Spring has come early to Berlin. The mountains of snow that covered the city during its fairytale style ‘White Christmas’ setting have melted. The streets are grey and awaiting the cleansing of spring showers. And the city is abuzz with speculation that the German government will abandon its hesitant and reactive stance on Europe – and make a big leap forward on the euro.
In 2010, the German authorities were in denial about their power. An aide to the chancellor told us in the middle of last year that “we don’t want to lead Europe: we just want the others to obey the rules”. But after months of shunning leadership, Berlin is visibly preparing for a big step forward: to give unlimited backing for the Euro-debt, in combination with tough measures on common economic governance and strengthening fiscal control in EU member states. Anyone who walks into the ministries and chancelleries of Berlin can hear a change of tone, a sense that the government is gearing up for action, that Germany not only decided in December that it wants to save the euro at any price, but that it is now shaping the conditions (not to call them ‘strings’ for the other EU members) under which it would do so. Fed up with casting itself as a victim and being reproached for doing ‘too little, too late’, the Berlin government is facing up to its status as the eurozone’s hyper-power, and reluctantly taking on the responsibility for making the euro work.

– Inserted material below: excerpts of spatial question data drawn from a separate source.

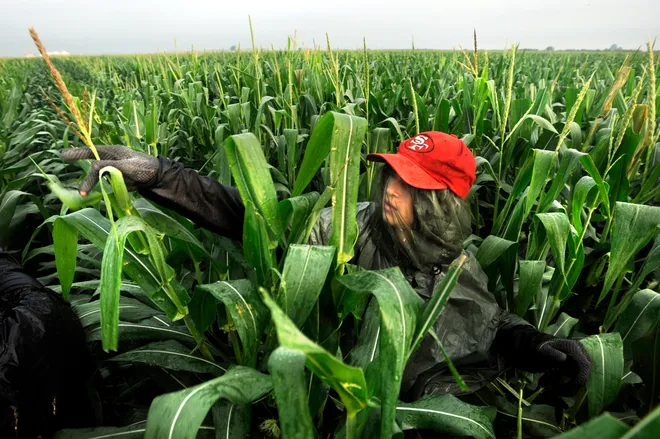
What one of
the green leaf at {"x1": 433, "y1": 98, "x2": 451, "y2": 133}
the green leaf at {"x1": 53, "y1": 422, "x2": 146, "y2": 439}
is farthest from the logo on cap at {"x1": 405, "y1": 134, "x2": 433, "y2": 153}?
the green leaf at {"x1": 433, "y1": 98, "x2": 451, "y2": 133}

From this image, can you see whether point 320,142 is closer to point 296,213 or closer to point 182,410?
point 296,213

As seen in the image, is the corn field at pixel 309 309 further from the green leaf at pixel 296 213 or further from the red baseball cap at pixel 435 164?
the red baseball cap at pixel 435 164

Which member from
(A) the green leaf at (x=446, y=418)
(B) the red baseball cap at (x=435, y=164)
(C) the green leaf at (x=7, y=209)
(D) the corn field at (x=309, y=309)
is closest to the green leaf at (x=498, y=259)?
(D) the corn field at (x=309, y=309)

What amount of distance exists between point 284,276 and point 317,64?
359 cm

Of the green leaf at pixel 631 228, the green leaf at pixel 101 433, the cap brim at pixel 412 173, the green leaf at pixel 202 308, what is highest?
the cap brim at pixel 412 173

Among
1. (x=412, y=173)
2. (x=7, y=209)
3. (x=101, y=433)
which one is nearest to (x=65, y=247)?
(x=101, y=433)

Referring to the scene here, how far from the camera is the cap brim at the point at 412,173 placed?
3.78ft

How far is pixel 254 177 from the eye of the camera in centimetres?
94

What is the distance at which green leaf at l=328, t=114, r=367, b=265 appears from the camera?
3.05ft

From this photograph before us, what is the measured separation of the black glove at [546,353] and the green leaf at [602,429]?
0.81 meters

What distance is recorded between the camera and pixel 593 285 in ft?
5.58

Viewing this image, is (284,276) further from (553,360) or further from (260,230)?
(553,360)

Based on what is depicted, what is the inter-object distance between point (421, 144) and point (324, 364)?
0.84 metres

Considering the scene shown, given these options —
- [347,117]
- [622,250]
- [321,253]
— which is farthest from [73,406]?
[622,250]
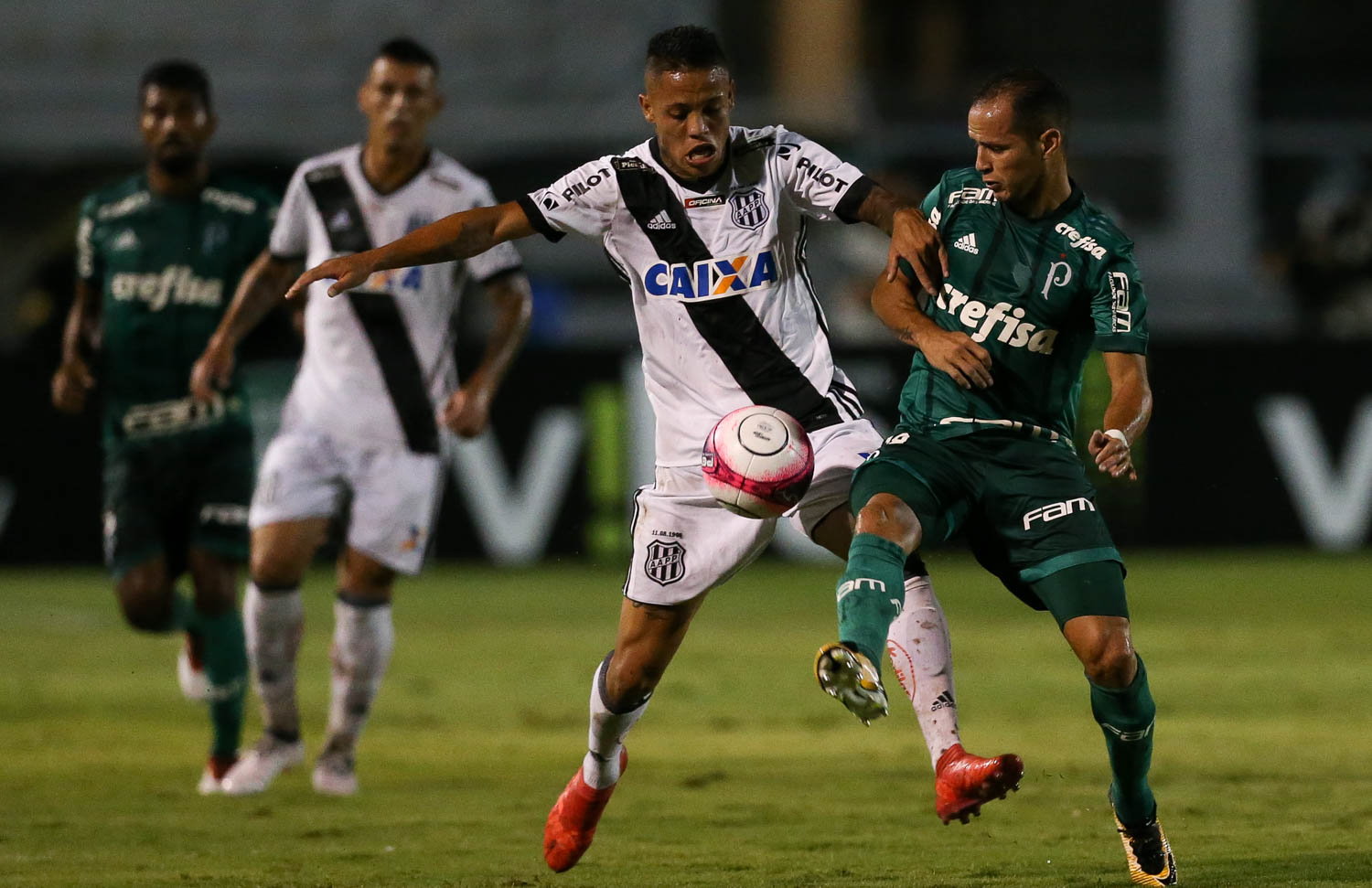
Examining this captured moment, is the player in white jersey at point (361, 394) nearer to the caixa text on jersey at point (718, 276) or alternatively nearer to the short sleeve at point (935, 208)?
the caixa text on jersey at point (718, 276)

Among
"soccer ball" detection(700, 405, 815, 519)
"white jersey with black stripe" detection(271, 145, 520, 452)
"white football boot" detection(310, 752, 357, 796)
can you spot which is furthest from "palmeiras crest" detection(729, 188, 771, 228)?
"white football boot" detection(310, 752, 357, 796)

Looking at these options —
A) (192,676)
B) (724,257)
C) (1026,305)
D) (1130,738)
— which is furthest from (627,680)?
(192,676)

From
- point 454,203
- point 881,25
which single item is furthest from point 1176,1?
point 454,203

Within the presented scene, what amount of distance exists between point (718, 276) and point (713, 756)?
294 centimetres

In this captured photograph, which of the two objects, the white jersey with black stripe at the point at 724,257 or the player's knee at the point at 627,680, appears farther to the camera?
the player's knee at the point at 627,680

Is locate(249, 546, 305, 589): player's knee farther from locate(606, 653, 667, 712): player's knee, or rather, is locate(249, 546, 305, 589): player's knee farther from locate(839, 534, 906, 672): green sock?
locate(839, 534, 906, 672): green sock

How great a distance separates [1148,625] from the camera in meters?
12.6

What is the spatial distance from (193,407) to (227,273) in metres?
0.56

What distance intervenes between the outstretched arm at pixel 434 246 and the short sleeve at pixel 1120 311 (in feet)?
5.38

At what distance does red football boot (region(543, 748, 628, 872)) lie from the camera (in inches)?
241

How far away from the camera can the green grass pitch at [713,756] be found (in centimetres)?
621

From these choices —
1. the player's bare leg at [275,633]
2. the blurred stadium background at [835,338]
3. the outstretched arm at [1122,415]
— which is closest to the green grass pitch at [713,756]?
the blurred stadium background at [835,338]

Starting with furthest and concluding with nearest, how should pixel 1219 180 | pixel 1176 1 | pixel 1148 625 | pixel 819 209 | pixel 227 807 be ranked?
pixel 1176 1, pixel 1219 180, pixel 1148 625, pixel 227 807, pixel 819 209

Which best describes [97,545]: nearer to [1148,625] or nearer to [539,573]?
[539,573]
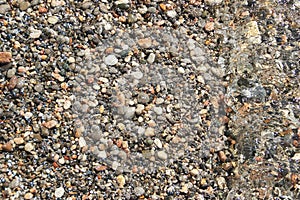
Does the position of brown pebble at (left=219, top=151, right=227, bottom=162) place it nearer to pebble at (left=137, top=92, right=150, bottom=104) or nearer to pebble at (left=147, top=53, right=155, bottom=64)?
pebble at (left=137, top=92, right=150, bottom=104)

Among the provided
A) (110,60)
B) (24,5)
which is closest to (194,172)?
(110,60)

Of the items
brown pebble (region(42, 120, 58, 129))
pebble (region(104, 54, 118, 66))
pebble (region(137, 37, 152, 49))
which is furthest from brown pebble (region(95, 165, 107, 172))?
pebble (region(137, 37, 152, 49))

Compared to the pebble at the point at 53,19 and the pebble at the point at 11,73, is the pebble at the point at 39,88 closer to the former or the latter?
the pebble at the point at 11,73

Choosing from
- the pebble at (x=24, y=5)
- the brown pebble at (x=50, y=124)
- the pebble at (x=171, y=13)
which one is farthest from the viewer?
the pebble at (x=171, y=13)

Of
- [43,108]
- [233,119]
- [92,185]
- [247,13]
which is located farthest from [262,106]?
[43,108]

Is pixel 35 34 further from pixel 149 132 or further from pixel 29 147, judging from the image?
pixel 149 132

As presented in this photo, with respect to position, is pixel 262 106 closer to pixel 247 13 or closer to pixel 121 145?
pixel 247 13

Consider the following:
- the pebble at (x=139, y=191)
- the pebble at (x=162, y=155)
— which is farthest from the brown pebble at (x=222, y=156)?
the pebble at (x=139, y=191)
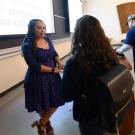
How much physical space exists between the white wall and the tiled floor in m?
7.41

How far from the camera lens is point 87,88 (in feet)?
5.12

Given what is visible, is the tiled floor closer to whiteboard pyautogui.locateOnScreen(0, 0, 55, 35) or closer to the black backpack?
the black backpack

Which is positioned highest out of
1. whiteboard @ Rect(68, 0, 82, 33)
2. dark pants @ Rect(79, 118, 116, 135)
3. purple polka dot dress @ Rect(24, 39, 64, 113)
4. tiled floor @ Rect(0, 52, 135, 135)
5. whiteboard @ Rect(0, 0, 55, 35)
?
whiteboard @ Rect(68, 0, 82, 33)

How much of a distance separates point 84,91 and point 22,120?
5.11 ft

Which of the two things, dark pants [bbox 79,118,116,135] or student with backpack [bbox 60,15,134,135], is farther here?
dark pants [bbox 79,118,116,135]

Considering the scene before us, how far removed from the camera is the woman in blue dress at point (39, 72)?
2178mm

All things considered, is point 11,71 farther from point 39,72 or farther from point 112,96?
point 112,96

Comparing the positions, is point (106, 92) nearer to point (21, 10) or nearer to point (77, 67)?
point (77, 67)

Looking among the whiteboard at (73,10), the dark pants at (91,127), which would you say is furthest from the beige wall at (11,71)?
the whiteboard at (73,10)

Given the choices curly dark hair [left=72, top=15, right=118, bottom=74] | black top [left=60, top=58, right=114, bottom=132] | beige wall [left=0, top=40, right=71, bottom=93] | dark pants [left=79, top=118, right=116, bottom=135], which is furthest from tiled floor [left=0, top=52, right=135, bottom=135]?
curly dark hair [left=72, top=15, right=118, bottom=74]

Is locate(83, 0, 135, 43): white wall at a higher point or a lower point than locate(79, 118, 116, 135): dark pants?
higher

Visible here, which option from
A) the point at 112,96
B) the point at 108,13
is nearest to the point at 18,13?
the point at 112,96

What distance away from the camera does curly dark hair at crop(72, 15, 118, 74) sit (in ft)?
5.07

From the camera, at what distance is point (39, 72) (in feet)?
7.27
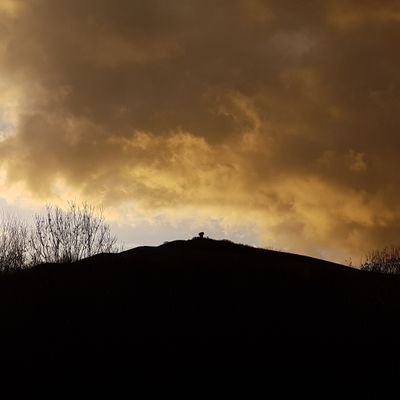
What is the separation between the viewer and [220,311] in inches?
698

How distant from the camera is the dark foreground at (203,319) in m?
15.1

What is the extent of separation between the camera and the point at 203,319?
674 inches

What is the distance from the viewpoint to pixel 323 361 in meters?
15.4

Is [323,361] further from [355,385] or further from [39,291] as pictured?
[39,291]

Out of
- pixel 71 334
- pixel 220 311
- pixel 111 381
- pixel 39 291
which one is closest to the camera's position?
pixel 111 381

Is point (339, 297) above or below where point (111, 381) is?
above

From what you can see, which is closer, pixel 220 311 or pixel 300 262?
pixel 220 311

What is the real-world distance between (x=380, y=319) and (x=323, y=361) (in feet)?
12.4

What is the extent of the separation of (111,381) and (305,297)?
312 inches

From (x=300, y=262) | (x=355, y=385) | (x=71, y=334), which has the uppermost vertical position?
(x=300, y=262)

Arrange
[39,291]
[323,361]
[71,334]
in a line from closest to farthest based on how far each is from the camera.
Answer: [323,361] < [71,334] < [39,291]

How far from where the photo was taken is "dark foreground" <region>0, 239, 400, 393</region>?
49.4 feet

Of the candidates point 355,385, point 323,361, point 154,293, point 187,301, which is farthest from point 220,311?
point 355,385

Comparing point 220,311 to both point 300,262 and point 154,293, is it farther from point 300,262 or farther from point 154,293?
point 300,262
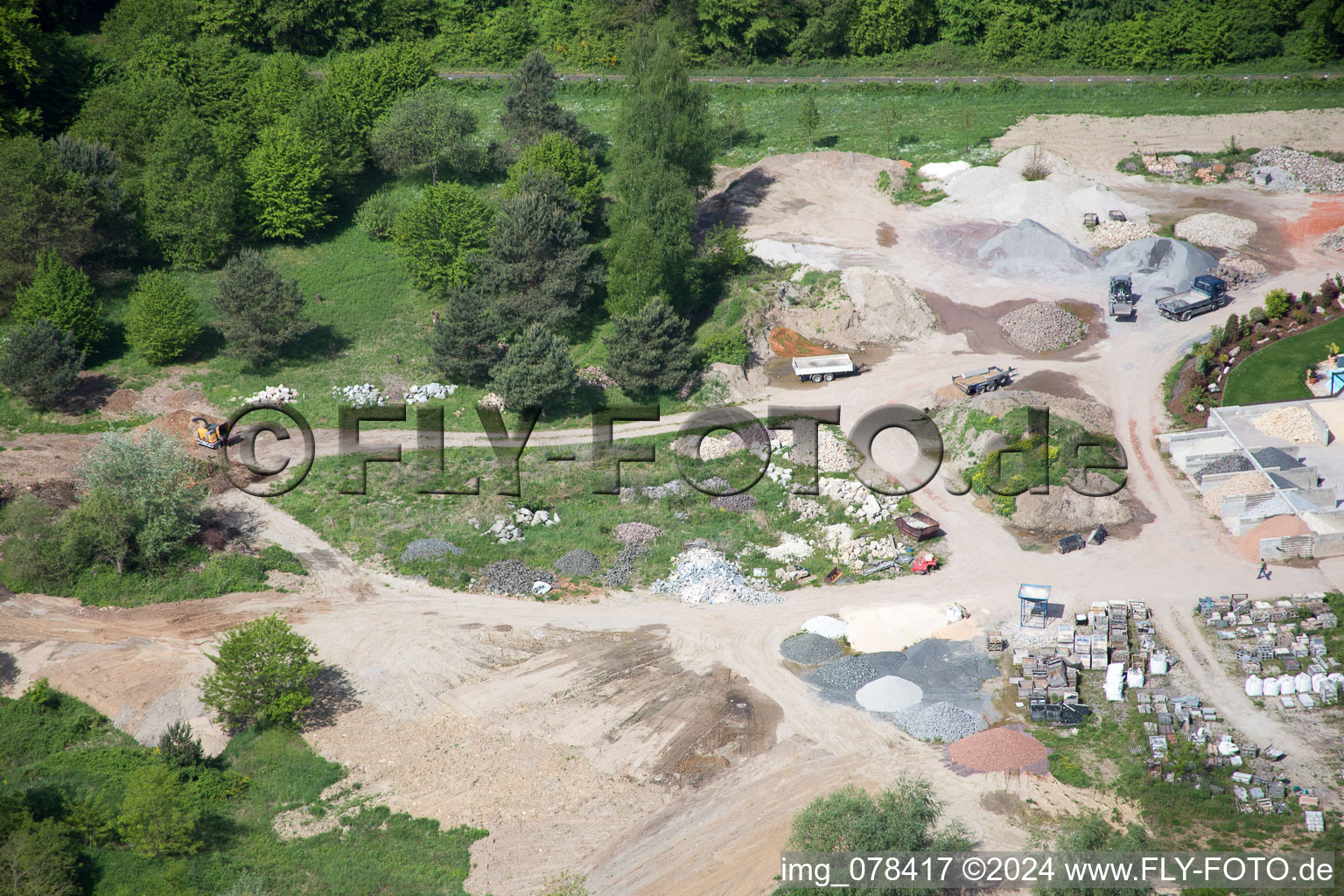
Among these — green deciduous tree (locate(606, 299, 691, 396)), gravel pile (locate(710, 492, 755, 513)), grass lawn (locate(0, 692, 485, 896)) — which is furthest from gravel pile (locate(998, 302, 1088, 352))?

‘Solidity and Solidarity’ seems to be the new narrative. The idea is a grand bargain where Germany will trade solidarity with defaulting EU countries against their guarantees to seek solidity in their fiscal and economic policies. Communications are definitely starting to change. After all, the umbrella may even be beneficial for Germany, said Klaus Regling, the German Director of the EFSF, in todays’ DLF. Schäuble and Merkel hope to launch the approach at the EU Council on 23/ 24th March, but there will still be challenges to their approach at home and on the European stage. It will all happen in a very difficult domestic environment for Merkel, with a defaulting coalition partner led by a foreign minister who many feel is already on the way out, and very difficult regional elections. In fact the vote in Baden-Württemberg will be on the 27th March, just three days after the Council. The European environment is no more straightforward. President Barroso has signaled that many do not want to delay further action to meet Germany’s domestic political timetable (particularly as there could be up to seven elections in Germany this year). Furthermore, Berlin’s ideas on ‘solidity’ (seen as code in many capitals for ‘haircuts’ for investors and austerity) will still meet opposition in many capitals. Officials in Berlin are in no doubt that the politics will be complex, but they seem determined to adopt a more assertive stance. Berlin seems to be experiencing the calm before the storm. But once the storm is over, there could be a promising fresh breeze for a reconstituted ‘Euro 2.0’ hanging over Europe.